Au cœur de la crise se trouve la baisse de l’investissement productif, lequel est la clé de toute expansion économique. Les dépenses d’investissement devraient demeurer sous leur niveau d’avant la crise, même si la faible reprise économique actuelle se poursuivait. Ceci signifie que le système capitaliste a atteint ses limites à l’échelle mondiale, et qu’il les a même largement dépassées. Ce fait est illustré par la montagne de dettes accumulées, héritées de la période qui vient de s’écouler. Pendant plusieurs années, les multinationales ont frénétiquement investi dans les « économies émergentes ». Ce phénomène se ralentit aujourd’hui à cause de la surproduction (« surcapacité ») qui affecte ces économies.
Les capitalistes ont perdu confiance dans leur système. Ils sont assis sur des montagnes de milliers de milliards de dollars. Quel intérêt ont-ils à investir pour augmenter la production, alors qu’ils ne peuvent même pas utiliser toute la capacité productive existante ? La baisse de l’investissement signifie aussi une stagnation de la productivité. La productivité aux États-Unis progresse à un rythme annuel pitoyable : 0,6 %. Les capitalistes n’investissent que pour faire des profits, mais cela suppose l’existence de marchés pour y vendre leurs produits. La cause fondamentale du manque d’investissement réside dans l’existence d’une crise de surproduction mondiale.
Au lieu d’investir dans de nouvelles usines, dans l’outillage ou la technologie, les capitalistes tentent de stimuler la productivité en baissant les salaires dans une course au nivellement par le bas, sur tous les plans. Mais cela ne fait qu’exacerber davantage la contradiction en réduisant la demande, qui à son tour conduit à faire davantage chuter l’investissement.
La croissance potentielle dans les pays capitalistes avancés est estimée à 1,6 % par an entre 2015 et 2020, selon les prévisions du FMI. C’est légèrement plus que le taux de croissance de ces sept dernières années, mais significativement moins que les taux de croissance d’avant la crise, quand la croissance potentielle pouvait atteindre jusqu’à 2,25% par an. Ce chiffre lui-même était déjà insignifiant compte tenu du potentiel colossal de l’industrie moderne, de la science et de la technologie. À présent, l’économie tourne au ralenti, et même les perspectives du FMI pourraient s’avérer optimistes.
La chute des prix et les faibles taux d’intérêt, qui sont de bonnes nouvelles en temps normal, deviennent à présent un danger mortel. Ils sont le reflet de la stagnation économique et de la chute de la demande. Les taux d’intérêt ont continuellement chuté ces dix dernières années. Ils sont devenus nuls – et même devenus négatifs. Selon l’économiste en chef de la Banque britannique Andy Haldane, ils ont atteint leur taux le plus bas depuis… 5000 ans.

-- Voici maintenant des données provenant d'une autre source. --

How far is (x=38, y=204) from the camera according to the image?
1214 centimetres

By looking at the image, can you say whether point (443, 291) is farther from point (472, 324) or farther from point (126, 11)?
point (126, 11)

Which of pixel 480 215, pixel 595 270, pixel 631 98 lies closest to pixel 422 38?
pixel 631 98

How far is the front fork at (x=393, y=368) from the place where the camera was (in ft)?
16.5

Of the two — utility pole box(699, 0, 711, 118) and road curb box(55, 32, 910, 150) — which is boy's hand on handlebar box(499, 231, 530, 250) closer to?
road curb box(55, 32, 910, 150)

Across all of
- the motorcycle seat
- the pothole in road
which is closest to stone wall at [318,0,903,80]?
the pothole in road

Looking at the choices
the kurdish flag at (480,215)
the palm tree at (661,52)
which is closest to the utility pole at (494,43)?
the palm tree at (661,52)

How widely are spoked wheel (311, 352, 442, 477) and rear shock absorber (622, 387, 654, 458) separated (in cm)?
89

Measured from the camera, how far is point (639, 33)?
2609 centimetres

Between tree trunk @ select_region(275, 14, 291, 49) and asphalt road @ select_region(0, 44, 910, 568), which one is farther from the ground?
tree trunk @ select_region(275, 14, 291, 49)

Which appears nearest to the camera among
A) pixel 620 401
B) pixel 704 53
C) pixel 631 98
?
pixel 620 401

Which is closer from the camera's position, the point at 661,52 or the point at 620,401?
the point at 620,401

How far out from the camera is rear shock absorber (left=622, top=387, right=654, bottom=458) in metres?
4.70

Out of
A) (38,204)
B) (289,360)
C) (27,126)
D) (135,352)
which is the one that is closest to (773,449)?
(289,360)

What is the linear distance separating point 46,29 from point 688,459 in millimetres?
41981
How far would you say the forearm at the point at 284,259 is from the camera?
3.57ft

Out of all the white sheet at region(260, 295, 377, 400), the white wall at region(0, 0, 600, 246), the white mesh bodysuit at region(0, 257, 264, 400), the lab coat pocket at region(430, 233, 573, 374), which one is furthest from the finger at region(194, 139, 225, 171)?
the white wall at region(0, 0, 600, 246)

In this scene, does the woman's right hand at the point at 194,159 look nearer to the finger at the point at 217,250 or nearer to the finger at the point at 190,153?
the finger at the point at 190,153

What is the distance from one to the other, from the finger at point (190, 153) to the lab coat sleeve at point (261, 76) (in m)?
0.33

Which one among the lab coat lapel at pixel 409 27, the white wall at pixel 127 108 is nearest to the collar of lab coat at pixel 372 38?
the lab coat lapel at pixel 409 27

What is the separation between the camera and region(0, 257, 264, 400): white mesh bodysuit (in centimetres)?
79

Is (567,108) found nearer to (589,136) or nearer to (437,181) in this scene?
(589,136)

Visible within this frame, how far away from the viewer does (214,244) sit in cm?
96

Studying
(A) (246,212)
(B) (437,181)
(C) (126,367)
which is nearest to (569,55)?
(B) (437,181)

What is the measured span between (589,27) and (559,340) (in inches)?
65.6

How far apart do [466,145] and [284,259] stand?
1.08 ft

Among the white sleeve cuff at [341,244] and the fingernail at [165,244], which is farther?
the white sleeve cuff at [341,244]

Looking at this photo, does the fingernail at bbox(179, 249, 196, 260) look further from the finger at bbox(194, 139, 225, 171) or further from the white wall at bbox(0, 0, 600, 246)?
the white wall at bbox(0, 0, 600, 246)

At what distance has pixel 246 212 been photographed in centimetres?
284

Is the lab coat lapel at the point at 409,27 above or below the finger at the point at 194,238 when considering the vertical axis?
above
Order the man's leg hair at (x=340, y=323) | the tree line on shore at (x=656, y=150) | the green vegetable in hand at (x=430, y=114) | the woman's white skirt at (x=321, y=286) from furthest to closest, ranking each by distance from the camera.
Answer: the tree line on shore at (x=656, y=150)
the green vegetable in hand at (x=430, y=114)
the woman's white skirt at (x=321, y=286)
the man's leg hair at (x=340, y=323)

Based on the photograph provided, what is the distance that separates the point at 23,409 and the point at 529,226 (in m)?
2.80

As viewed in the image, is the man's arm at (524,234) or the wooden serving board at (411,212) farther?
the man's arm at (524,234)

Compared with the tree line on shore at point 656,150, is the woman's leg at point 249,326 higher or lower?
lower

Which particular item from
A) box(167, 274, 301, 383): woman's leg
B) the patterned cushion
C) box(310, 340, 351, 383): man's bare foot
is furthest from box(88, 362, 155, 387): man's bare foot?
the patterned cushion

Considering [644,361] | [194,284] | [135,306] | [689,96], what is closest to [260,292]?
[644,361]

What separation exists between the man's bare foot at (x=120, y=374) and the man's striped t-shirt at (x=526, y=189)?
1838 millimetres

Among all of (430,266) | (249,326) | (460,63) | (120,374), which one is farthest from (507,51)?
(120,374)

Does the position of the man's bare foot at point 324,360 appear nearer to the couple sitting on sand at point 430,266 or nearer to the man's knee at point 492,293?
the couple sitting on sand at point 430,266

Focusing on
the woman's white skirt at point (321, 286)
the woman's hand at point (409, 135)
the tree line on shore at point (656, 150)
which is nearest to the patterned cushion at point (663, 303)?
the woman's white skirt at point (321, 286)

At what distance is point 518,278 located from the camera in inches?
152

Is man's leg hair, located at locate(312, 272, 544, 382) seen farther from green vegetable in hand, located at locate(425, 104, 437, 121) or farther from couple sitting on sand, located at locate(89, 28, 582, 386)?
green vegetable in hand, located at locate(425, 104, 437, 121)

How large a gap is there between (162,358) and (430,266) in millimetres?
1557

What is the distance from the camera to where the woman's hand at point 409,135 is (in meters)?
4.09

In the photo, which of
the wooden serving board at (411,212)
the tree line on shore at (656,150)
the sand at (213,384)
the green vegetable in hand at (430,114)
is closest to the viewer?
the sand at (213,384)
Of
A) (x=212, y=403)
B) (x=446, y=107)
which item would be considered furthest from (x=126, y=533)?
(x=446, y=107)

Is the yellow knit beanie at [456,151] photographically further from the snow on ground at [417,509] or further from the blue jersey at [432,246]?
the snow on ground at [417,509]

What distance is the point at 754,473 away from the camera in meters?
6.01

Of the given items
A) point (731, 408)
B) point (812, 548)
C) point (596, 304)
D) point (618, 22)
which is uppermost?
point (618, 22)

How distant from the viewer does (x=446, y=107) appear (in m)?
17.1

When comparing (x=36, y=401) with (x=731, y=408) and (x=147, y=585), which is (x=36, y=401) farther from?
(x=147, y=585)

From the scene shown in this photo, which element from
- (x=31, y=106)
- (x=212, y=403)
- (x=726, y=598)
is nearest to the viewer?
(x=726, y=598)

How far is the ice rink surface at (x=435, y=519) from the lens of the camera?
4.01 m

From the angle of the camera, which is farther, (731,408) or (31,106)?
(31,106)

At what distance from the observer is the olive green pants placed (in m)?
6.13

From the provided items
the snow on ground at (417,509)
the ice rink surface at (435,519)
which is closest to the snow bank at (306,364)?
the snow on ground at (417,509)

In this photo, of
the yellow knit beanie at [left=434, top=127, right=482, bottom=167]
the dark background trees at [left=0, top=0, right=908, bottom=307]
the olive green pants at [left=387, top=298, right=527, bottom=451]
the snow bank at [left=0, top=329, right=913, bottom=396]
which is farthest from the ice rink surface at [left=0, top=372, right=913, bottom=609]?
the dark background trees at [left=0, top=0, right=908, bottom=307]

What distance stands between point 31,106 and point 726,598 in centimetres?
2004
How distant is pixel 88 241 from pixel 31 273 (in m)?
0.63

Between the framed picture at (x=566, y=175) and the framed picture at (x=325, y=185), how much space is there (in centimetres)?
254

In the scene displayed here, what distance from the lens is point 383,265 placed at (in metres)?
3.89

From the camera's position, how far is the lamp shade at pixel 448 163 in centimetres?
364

Une croissance faible, ajoutée à une faible inflation et à des taux d’intérêts proches de zéro, représentent ce que les économistes bourgeois appellent une « stagnation séculaire ». Le moteur économique des économies industrialisées tourne au ralenti, au risque de caler. Cette situation ne peut pas durer longtemps. Selon les stratèges du capital, l’économie globale est confrontée à des dangers plus graves encore qu’après la faillite de la banque Lehman Brothers, en 2008.
Dans son discours de septembre 2015, Andy Haldane a très bien exprimé les craintes de la bourgeoisie : il avertit que « les récents événements constituent le dernier épisode d’une crise en trois étapes qu’on pourrait qualifier de trilogie. Le premier épisode de cette trilogie a été la crise anglo-saxonne de 2008-2009 ; le deuxième, la crise européenne de 2011-2012. Et nous pourrions désormais entrer dans les premiers stades de la troisième partie de la trilogie, la crise des « marchés émergents » de 2015 ».
Le problème des bourgeois, c’est qu’ils ont déjà épuisé tous les mécanismes qui existent pour sortir d’une crise ou limiter ses impacts. Quand la prochaine crise surviendra (la question est quand, et non si elle finira par arriver), ils manqueront d’outils pour y répondre. Les taux d’intérêt restent très bas, et le poids de plus en plus lourd de la dette interdit aux États de recourir à des dépenses publiques massives. Comme le déclare évasivement Martin Wolf : « Les instruments pour faire face à la situation ne sont pas mobilisables facilement ».
La dette mondiale et les BRICs
La dette mondiale a augmenté depuis le début de la crise. Le rétablissement financier tant espéré n’a eu lieu qu’en quelques endroits isolés de l’économie mondiale, et la dette a atteint des records. Jamais, en temps de paix, le déficit public n’a atteint de tels niveaux ; la dette des ménages et celle des entreprises n’ont également jamais été aussi élevées. Avant la crise, la dette augmentait partout : aux États-Unis elle atteignait 160 % du PIB en 2007 – et presque 200 % en Grande-Bretagne. En 2009, au Portugal, elle s’élevait à 226,7 % du PIB et se maintenait à 220,4 % en 2013. Actuellement, la dette totale des États-Unis représente 269 % du PIB, ce qui n’avait été le cas qu’une seule fois dans l’Histoire, vers 1933. Elle était alors de 258 %, et chuta ensuite rapidement à 180 %.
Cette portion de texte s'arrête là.